===== Exercise input =====

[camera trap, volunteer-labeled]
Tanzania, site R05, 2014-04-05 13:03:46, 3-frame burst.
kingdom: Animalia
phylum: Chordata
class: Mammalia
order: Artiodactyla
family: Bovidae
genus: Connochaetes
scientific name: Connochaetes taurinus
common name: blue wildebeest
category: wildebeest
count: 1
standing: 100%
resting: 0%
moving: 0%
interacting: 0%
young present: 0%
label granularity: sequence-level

=====

Task brief:
Transcribe the records in full, so that each line reads exactly as before.

Answer for this exercise:
[camera trap, volunteer-labeled]
Tanzania, site R05, 2014-04-05 13:03:46, 3-frame burst.
kingdom: Animalia
phylum: Chordata
class: Mammalia
order: Artiodactyla
family: Bovidae
genus: Connochaetes
scientific name: Connochaetes taurinus
common name: blue wildebeest
category: wildebeest
count: 1
standing: 100%
resting: 0%
moving: 0%
interacting: 0%
young present: 0%
label granularity: sequence-level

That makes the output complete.